Lo dichiara la deputata del Movimento 5 Stelle Ida Carmina, commentando quanto accaduto nelle ultime ore nell’istituto palermitano.
“Da sempre, come M5s, denunciamo questa situazione con atti parlamentari puntuali: personalmente ho presentato due interrogazioni al Ministro della Giustizia, una a dicembre 2024 sui gravi fatti nel carcere di Trapani e una a settembre 2025 dopo l’aggressione a un agente nel carcere di Agrigento.
In entrambi i casi ho chiesto interventi immediati, assunzioni straordinarie, investimenti strutturali e un rafforzamento della sicurezza. Il Governo non ha risposto e non ha agito”, aggiunge Carmina.

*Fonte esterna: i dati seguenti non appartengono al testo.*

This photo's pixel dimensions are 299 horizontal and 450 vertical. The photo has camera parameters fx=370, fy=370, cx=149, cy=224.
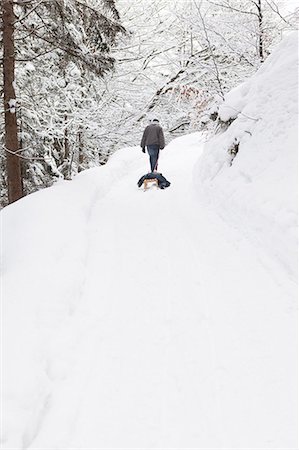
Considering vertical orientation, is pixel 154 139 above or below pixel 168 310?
above

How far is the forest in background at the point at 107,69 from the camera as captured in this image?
342 inches

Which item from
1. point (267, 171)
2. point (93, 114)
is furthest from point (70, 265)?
point (93, 114)

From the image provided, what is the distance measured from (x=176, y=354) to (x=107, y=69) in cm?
784

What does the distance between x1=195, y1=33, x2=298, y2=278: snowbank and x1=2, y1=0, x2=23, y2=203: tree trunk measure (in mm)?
4384

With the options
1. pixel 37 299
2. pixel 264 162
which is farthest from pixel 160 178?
pixel 37 299

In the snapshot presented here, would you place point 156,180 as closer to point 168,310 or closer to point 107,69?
point 107,69

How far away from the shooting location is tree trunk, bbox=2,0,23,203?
8039 mm

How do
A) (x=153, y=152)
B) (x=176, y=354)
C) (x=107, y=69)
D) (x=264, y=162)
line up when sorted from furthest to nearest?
(x=153, y=152) < (x=107, y=69) < (x=264, y=162) < (x=176, y=354)

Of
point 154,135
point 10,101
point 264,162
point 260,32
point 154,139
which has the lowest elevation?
point 154,139

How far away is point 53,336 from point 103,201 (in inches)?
231

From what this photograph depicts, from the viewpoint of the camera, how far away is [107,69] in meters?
9.23

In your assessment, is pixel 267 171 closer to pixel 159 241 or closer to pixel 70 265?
pixel 159 241

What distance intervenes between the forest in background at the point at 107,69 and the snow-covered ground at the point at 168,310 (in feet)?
9.49

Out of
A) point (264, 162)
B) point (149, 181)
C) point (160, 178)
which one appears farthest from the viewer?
point (149, 181)
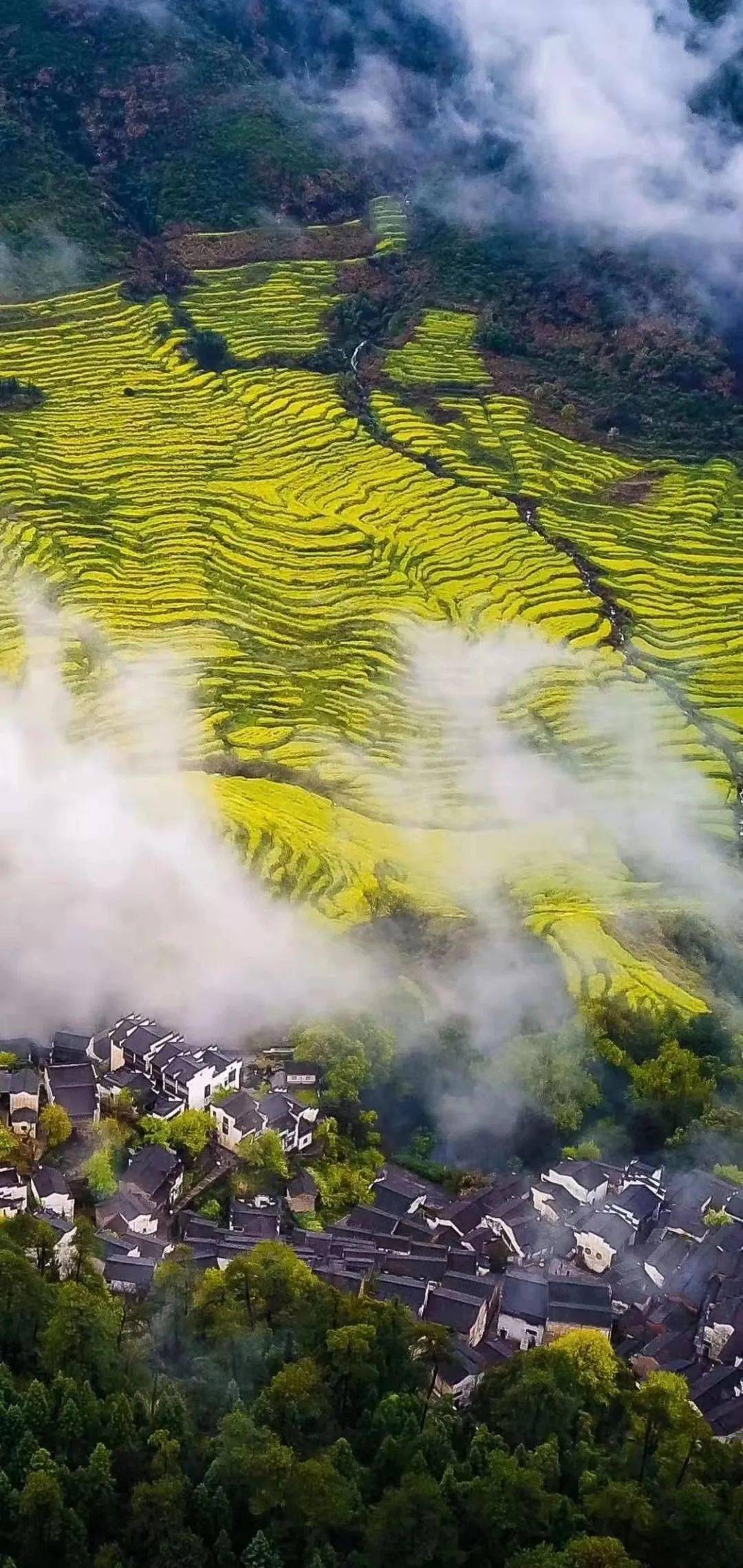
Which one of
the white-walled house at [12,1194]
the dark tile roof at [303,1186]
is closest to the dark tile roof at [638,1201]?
the dark tile roof at [303,1186]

“Il risultato di questa inerzia è sotto gli occhi di tutti: carenze croniche di organico, turni massacranti, strutture fatiscenti, sovraffollamento e assenza di strumenti adeguati espongono quotidianamente gli agenti a rischi inaccettabili e rendono ingestibili gli istituti penitenziari.
Serve subito un Piano straordinario per le carceri, con assunzioni urgenti di personale, investimenti nell’edilizia penitenziaria, potenziamento delle dotazioni di sicurezza, formazione e supporto psicologico per gli operatori.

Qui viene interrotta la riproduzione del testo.